After six rocky years, which included a multi-million-dollar signing bonus, several position changes and a drug suspension, the Orioles will be cutting ties with former first-round pick Billy Rowell.
Rowell, the ninth overall selection in the 2006 draft, can become a minor league free agent as soon as the World Series ends, and the Orioles will not make him an offer to return, according to an industry source. It will put the final exclamation point on what is arguably the biggest draft bust in franchise history.
The 24-year-old Rowell, who signed for a $2.1 million bonus as the first high school position player in the 2006 draft – one spot ahead of two-time National League Cy Young Award winner Tim Lincecum – will have a chance to latch on with another organization.
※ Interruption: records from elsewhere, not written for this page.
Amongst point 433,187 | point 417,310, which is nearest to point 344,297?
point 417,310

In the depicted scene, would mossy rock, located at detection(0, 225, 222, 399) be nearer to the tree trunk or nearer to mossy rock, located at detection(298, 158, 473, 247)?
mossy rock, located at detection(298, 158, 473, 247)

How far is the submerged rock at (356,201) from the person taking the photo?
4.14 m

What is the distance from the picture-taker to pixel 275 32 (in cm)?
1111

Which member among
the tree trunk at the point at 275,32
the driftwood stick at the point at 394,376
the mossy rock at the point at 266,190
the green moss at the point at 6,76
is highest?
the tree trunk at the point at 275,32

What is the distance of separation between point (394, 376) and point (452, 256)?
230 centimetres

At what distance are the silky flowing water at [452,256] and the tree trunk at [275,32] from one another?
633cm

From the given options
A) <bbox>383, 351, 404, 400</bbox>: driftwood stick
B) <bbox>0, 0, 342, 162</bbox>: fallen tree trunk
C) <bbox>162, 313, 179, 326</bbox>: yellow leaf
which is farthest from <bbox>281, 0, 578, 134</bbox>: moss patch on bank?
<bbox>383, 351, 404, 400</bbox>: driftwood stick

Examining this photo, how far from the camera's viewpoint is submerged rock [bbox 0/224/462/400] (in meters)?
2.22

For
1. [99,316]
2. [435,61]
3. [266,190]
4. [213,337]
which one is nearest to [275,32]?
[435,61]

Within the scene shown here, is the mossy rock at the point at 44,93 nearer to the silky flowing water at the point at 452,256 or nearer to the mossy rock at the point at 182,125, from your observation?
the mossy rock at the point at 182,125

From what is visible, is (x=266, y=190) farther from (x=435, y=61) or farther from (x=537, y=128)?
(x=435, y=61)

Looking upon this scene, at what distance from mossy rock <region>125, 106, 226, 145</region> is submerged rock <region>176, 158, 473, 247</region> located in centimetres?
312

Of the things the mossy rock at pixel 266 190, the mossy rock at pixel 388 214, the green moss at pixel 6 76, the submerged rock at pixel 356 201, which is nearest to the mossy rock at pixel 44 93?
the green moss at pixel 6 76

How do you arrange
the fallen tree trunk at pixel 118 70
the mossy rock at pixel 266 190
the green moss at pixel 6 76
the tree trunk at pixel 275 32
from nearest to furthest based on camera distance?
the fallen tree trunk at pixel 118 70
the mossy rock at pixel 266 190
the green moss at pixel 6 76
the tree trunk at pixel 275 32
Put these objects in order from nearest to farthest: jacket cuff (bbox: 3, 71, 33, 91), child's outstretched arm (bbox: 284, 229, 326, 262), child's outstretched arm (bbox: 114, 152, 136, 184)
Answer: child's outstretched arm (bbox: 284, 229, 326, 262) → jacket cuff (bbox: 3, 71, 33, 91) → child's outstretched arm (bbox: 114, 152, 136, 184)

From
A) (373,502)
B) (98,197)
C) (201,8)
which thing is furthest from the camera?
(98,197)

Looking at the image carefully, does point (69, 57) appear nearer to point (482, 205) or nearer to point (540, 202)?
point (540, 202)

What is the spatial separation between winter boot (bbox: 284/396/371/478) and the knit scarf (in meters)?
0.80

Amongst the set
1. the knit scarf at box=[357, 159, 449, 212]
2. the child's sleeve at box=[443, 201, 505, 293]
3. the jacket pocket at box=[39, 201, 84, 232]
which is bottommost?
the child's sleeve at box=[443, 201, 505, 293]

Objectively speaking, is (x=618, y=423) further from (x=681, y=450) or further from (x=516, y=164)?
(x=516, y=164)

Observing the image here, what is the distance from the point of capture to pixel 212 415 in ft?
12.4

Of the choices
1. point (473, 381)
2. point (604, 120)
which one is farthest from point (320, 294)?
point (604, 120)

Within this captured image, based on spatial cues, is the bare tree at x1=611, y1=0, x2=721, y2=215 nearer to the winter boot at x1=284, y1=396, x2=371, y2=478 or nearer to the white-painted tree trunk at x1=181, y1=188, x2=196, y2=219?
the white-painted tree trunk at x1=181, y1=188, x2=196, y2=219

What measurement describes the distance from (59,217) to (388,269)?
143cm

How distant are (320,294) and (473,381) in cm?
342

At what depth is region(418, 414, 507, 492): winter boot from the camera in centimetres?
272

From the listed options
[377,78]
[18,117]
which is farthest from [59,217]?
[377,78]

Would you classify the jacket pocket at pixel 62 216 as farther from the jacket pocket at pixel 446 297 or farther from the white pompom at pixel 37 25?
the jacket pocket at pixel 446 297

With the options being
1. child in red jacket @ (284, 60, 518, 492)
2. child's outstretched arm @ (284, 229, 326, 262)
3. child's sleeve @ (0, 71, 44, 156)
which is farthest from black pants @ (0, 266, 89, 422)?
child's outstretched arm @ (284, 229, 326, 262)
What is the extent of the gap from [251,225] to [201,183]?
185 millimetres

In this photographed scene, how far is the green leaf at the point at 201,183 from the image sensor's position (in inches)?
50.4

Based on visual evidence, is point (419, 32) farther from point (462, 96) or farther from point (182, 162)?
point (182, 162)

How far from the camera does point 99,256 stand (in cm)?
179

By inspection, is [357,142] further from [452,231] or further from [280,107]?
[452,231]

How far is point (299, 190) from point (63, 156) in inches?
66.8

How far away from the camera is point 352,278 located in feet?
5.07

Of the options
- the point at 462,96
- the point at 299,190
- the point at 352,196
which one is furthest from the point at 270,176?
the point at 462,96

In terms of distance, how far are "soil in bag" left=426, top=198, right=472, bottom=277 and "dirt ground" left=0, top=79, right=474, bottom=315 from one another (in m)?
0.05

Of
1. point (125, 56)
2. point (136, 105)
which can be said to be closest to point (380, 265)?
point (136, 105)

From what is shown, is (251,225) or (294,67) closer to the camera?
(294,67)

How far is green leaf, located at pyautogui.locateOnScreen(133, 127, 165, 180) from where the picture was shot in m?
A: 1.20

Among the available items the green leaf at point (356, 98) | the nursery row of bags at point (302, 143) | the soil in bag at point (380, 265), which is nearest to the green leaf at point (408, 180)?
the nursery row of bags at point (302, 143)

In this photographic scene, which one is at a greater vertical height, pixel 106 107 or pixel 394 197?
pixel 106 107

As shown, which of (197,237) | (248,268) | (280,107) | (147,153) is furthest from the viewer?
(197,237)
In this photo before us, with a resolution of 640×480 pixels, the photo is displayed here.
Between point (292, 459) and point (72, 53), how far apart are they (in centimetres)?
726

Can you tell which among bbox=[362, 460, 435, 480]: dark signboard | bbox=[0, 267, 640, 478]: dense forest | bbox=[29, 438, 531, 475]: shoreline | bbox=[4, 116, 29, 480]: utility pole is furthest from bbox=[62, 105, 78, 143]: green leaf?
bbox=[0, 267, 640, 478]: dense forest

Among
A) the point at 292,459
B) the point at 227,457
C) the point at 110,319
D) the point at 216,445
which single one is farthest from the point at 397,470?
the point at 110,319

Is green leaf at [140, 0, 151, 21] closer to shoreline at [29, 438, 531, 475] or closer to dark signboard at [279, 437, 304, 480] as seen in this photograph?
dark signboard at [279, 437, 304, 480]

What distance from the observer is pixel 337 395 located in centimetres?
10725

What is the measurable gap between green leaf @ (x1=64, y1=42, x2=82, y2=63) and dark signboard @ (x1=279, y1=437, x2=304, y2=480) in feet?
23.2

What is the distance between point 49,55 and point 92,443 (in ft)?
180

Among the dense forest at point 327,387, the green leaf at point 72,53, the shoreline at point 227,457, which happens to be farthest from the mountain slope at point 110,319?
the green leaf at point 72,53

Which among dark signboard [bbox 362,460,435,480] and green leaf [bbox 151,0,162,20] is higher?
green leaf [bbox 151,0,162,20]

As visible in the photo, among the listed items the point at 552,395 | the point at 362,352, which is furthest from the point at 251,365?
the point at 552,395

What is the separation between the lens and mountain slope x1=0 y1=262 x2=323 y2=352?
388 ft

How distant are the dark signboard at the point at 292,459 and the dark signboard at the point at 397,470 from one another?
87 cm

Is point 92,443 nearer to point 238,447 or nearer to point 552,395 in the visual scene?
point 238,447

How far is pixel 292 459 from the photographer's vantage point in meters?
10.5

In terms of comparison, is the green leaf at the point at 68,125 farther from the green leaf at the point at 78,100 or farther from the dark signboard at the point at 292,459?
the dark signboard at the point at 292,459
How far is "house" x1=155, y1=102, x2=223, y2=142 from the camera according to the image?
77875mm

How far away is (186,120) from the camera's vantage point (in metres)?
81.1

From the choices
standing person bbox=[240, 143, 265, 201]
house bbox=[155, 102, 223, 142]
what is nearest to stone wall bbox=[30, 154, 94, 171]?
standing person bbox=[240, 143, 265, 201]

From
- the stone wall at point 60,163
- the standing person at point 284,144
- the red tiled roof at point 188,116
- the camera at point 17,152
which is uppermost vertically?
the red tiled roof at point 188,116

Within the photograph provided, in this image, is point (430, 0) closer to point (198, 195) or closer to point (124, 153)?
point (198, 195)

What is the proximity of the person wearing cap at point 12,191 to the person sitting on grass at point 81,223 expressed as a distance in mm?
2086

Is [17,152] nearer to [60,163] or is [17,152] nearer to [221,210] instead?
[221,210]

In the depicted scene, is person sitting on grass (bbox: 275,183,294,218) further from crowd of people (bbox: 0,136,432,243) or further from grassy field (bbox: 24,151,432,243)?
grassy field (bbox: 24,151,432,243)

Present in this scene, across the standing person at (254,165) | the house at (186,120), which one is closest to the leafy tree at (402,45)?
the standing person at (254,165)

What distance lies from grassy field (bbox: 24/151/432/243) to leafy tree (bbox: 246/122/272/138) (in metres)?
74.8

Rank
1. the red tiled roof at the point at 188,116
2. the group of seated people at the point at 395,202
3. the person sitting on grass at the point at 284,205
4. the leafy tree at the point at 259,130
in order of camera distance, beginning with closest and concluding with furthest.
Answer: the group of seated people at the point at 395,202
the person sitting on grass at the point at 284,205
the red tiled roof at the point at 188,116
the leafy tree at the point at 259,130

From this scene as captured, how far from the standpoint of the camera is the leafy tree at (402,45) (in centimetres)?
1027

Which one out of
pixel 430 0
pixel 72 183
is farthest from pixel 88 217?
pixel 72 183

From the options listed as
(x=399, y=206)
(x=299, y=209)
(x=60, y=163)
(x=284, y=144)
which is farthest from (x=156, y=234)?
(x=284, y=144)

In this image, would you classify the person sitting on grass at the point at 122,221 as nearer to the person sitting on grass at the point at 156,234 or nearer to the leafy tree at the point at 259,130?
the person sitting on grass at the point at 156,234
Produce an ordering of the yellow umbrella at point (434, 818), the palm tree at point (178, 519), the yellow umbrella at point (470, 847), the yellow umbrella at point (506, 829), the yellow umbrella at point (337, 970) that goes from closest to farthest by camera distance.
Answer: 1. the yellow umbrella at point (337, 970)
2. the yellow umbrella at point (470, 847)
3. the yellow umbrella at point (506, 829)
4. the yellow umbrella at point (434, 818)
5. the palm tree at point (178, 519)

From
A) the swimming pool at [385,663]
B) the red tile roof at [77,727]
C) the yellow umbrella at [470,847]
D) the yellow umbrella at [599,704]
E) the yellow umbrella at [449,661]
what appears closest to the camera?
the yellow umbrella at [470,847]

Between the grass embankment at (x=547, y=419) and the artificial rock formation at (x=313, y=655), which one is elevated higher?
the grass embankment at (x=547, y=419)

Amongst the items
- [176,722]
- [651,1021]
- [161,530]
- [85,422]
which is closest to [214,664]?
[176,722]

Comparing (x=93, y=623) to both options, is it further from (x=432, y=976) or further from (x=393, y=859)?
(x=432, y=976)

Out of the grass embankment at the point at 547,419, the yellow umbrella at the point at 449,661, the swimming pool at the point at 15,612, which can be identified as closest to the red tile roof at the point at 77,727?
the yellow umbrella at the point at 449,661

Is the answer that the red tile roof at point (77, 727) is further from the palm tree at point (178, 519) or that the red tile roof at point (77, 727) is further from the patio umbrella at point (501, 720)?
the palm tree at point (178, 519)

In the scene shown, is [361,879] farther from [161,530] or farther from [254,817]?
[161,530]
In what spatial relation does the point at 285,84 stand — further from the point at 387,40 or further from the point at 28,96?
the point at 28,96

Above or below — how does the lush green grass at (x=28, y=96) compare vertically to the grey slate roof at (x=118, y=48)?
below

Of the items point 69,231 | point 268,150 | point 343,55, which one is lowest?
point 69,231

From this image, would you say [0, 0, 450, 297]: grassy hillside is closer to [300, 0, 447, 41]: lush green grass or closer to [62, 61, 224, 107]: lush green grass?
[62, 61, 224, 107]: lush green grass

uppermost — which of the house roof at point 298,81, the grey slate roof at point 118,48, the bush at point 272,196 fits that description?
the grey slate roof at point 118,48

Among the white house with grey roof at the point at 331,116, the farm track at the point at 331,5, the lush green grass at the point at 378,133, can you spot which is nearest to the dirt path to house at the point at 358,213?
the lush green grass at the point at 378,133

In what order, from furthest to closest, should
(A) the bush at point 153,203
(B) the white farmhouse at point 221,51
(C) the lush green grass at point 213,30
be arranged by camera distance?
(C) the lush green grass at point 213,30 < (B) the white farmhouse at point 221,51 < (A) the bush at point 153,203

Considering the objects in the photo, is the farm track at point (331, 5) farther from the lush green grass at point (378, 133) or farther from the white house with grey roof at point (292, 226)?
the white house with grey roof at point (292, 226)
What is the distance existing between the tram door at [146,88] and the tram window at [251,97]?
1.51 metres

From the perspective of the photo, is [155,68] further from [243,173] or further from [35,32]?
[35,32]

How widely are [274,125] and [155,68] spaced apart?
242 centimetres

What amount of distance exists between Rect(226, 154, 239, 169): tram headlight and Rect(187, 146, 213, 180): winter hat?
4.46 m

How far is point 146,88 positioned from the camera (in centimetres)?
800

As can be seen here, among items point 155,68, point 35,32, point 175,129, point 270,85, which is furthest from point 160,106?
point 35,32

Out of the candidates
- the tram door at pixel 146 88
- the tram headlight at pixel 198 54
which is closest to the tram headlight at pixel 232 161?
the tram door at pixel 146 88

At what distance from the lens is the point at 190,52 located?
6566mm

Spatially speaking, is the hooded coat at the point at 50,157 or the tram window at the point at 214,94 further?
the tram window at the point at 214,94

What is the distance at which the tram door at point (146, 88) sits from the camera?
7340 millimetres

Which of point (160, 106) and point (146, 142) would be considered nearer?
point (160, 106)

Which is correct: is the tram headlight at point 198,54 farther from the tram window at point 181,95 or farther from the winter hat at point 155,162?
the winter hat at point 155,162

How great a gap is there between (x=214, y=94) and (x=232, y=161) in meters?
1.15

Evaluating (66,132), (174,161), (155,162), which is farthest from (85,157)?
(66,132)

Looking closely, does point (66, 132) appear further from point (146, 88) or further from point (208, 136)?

It’s not a surprise considering Rowell, a first baseman and third baseman who also attempted to become an outfielder and a pitcher, did not have one at-bat for the Orioles' organization in 2012. The previous year he hit just .227 with no homers in 41 games with Double-A Bowie, the highest level he reached in six minor-league seasons.
In May, Rowell was suspended for 50 games for testing positive for marijuana. It was the second time he had tested positive for recreational drug use. When he returned from suspension, he went to the organization’s complex in Sarasota, Fla., and began a throwing program in an attempt reinvent himself as a right-handed pitcher.
He dealt with some arm soreness, was sent home and was never summoned back to Sarasota. He was kept on short-season Aberdeen’s roster all year for procedural reasons, but never played a game for the IronBirds.
The 6-foot-5 infielder from New Jersey will finish his career in the Orioles’ organization with a .261 average and 40 homers in 550 minor-league games, most at High-A Frederick.